EXERCISE GOAL ▸ Any image found in the entries is to be skipped; the rest is returned word for word.

[Short web captions]
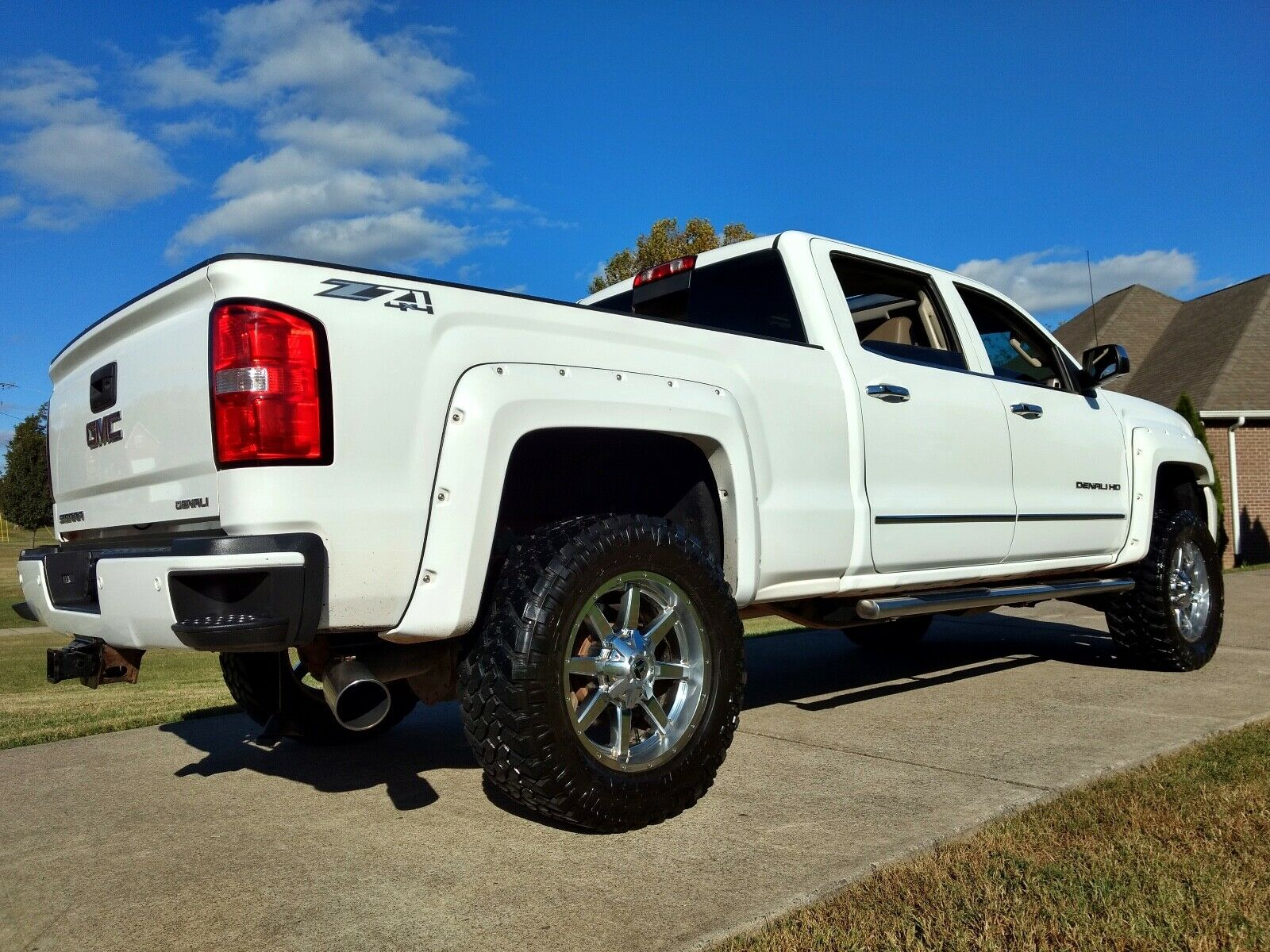 well equipped 2015 GMC Sierra 2500 Denali HD lifted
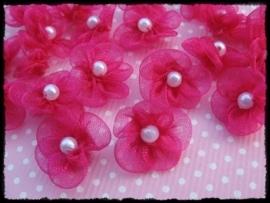 Kleine organza bloemetjes met pareltje, fuchsia - 4 stuks - 18mm.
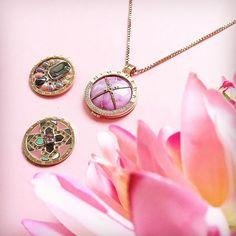 🌸 F L O W E R B O M B 🌸 #mimoneda #flower #pink #necklace #jewelry #jewellery #jewelrygram #jewelrylover #jewelryoftheday #jotd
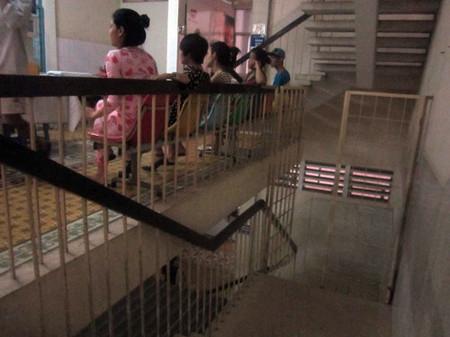 """Tại khoa hậu sản của bệnh viện Từ Dũ có cổng sắt người ra vào đều được bảo vệ tại cổng này kiểm tra nhưng chiều ngày 20/3 cổng này không có bảo vệ, người ra vào tự do như """"đi chợ""""."""
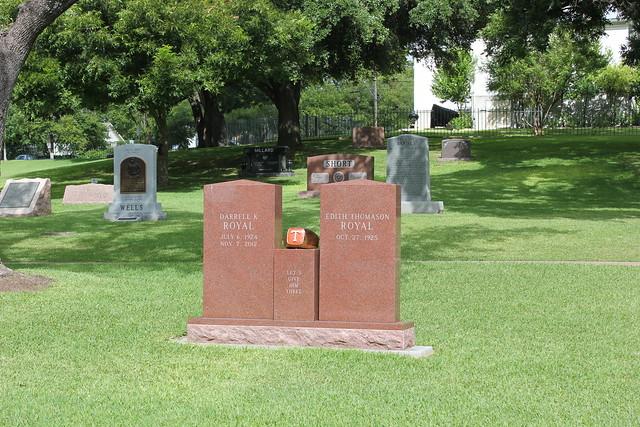 Darrell K. Royal Monument, Texas State Cemetery, Austin TX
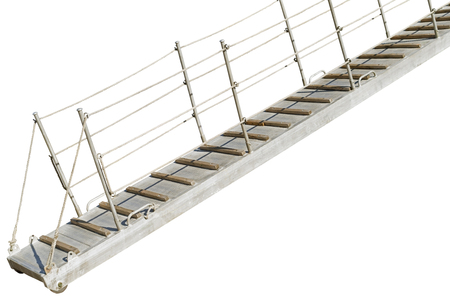 Escalera de barco con cuerdas sobre fondo blanco.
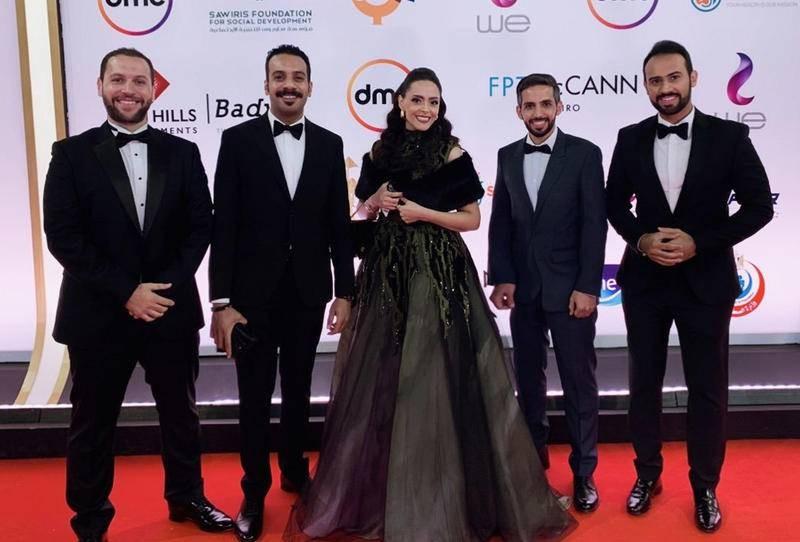عبدالعزيز الشلاحي يتوسط فريق عمل فيلم حد الطار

SOLUTION FOR THIS PROBLEM ▸
 well equipped 2015 GMC Sierra 2500 Denali HD lifted
 Kleine organza bloemetjes met pareltje, fuchsia - 4 stuks - 18mm.
 🌸 F L O W E R B O M B 🌸 #mimoneda #flower #pink #necklace #jewelry #jewellery #jewelrygram #jewelrylover #jewelryoftheday #jotd
 """Tại khoa hậu sản của bệnh viện Từ Dũ có cổng sắt người ra vào đều được bảo vệ tại cổng này kiểm tra nhưng chiều ngày 20/3 cổng này không có bảo vệ, người ra vào tự do như """"đi chợ""""."""
 Darrell K. Royal Monument, Texas State Cemetery, Austin TX
 Escalera de barco con cuerdas sobre fondo blanco.
عبدالعزيز الشلاحي يتوسط فريق عمل فيلم حد الطار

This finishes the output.